### Task objective
Below are records. Find each line in them that holds the word "States" and copy it.

### Data extracts
-*-
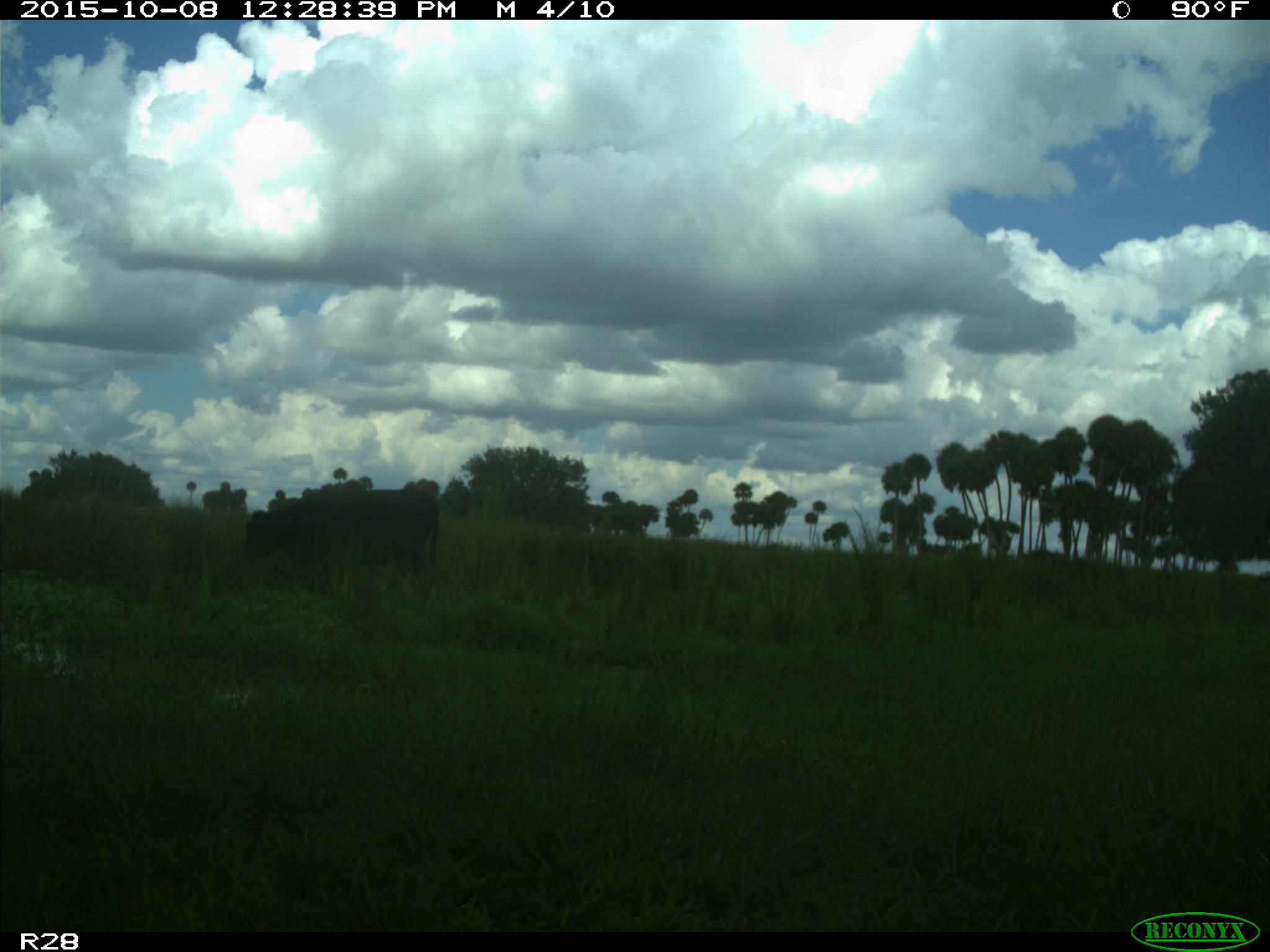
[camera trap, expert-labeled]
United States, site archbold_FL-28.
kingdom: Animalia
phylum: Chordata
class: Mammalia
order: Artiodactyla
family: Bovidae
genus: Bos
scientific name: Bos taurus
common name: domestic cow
-*-
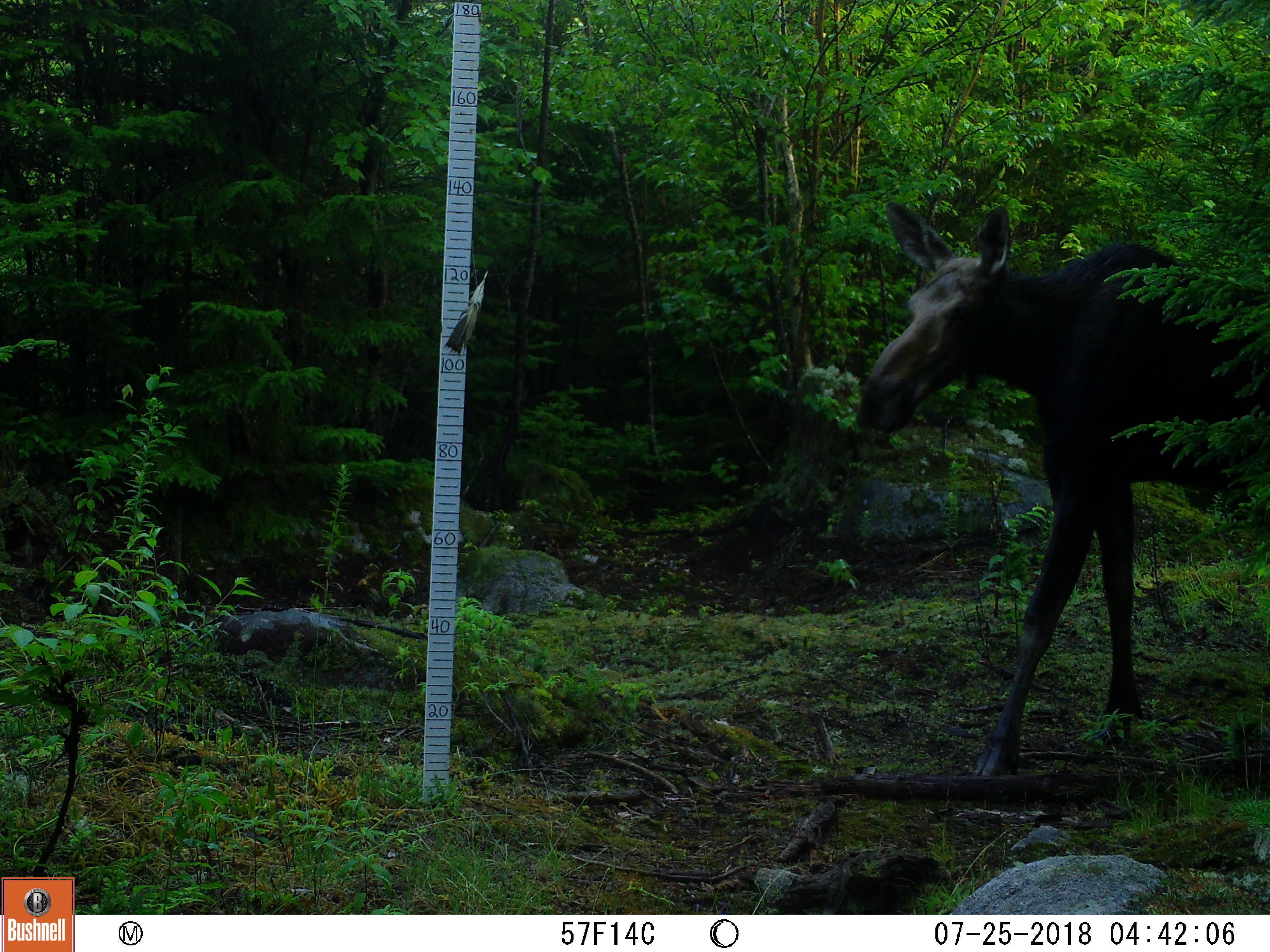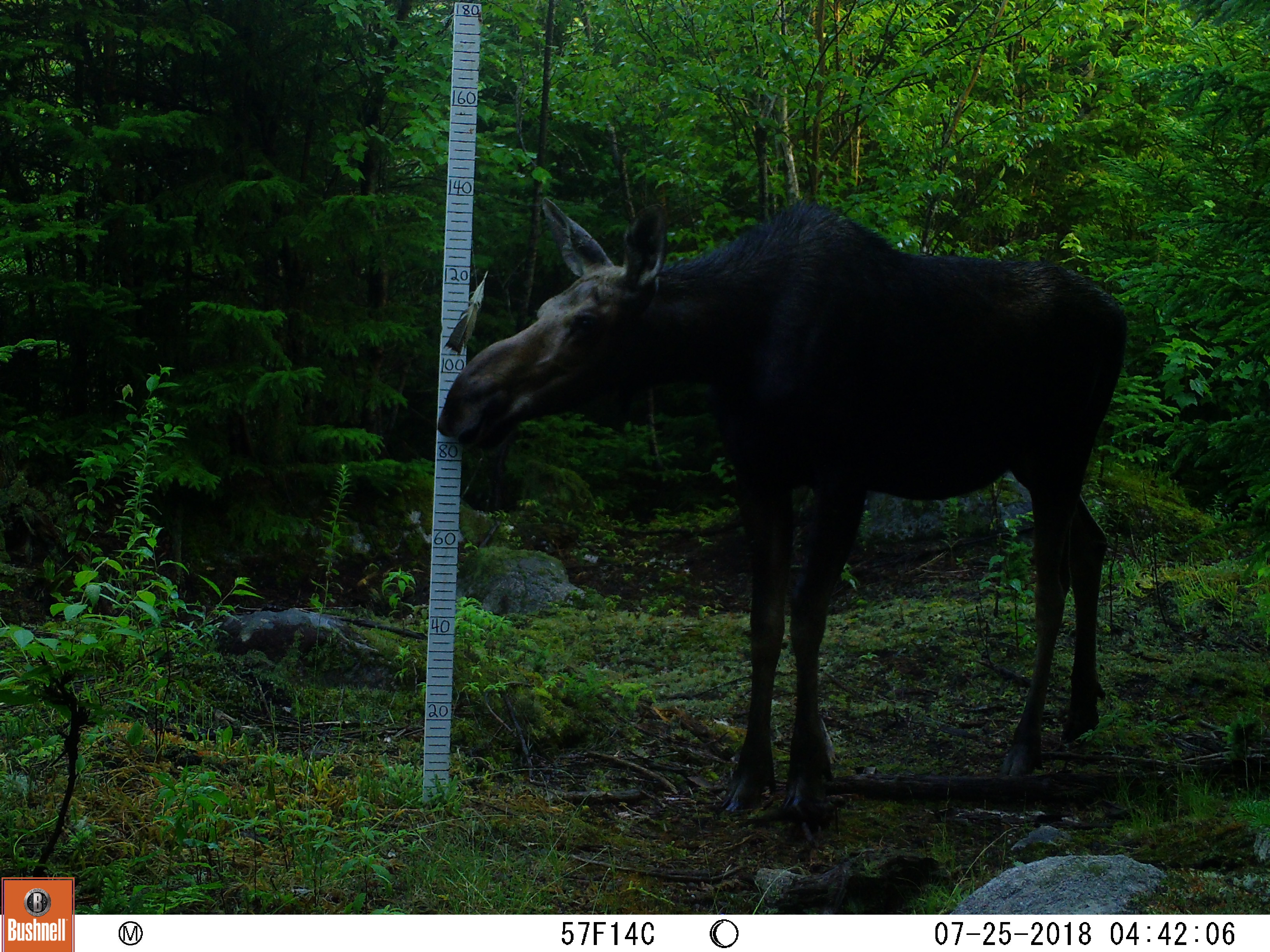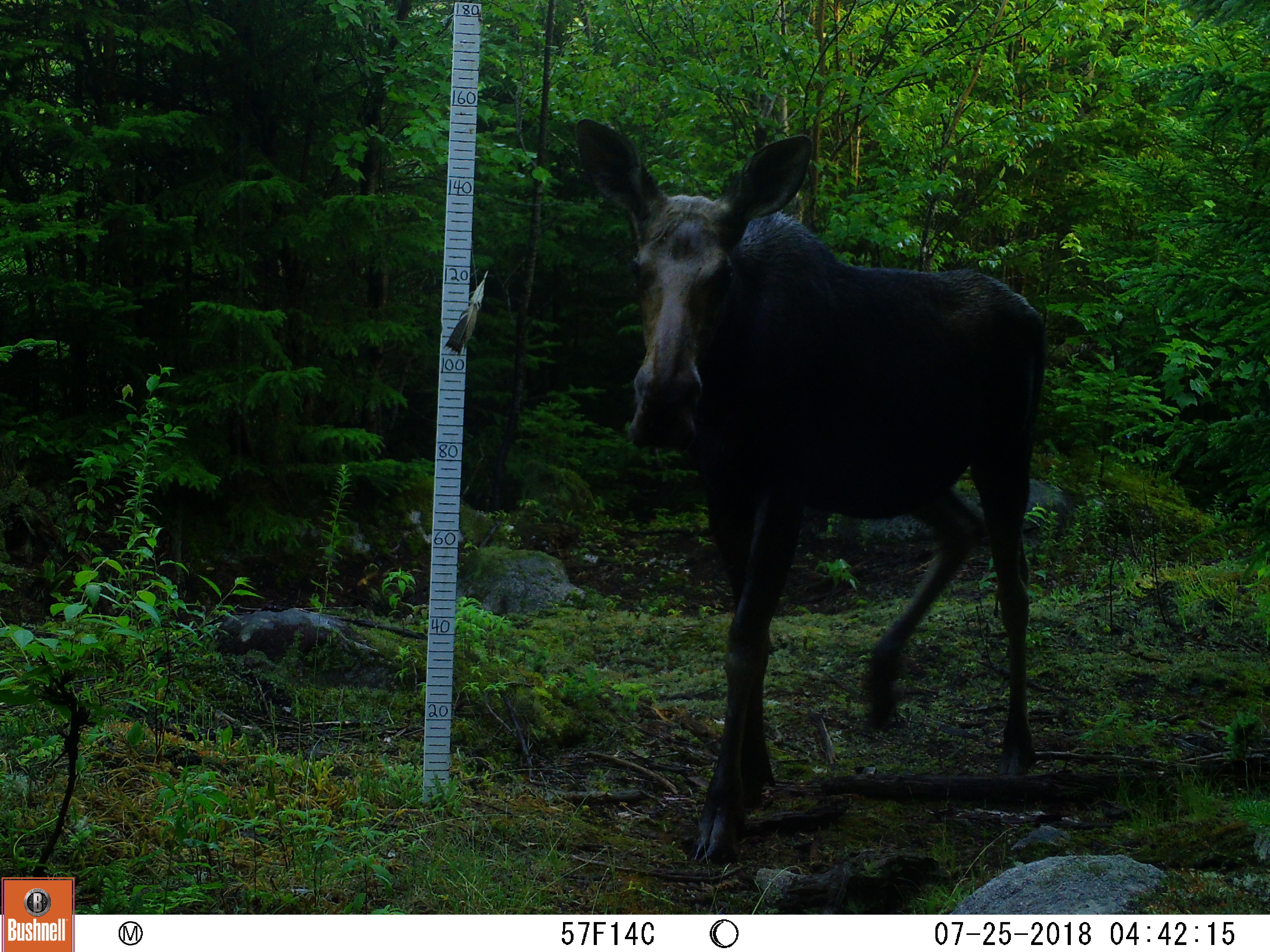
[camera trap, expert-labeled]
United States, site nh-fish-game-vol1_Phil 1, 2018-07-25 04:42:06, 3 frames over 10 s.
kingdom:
-*-
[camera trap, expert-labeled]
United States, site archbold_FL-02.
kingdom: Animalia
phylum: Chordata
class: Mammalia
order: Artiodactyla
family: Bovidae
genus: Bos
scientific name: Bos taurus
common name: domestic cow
-*-
### Finished exercise
United States, site archbold_FL-28.
United States, site nh-fish-game-vol1_Phil 1, 2018-07-25 04:42:06, 3 frames over 10 s.
United States, site archbold_FL-02.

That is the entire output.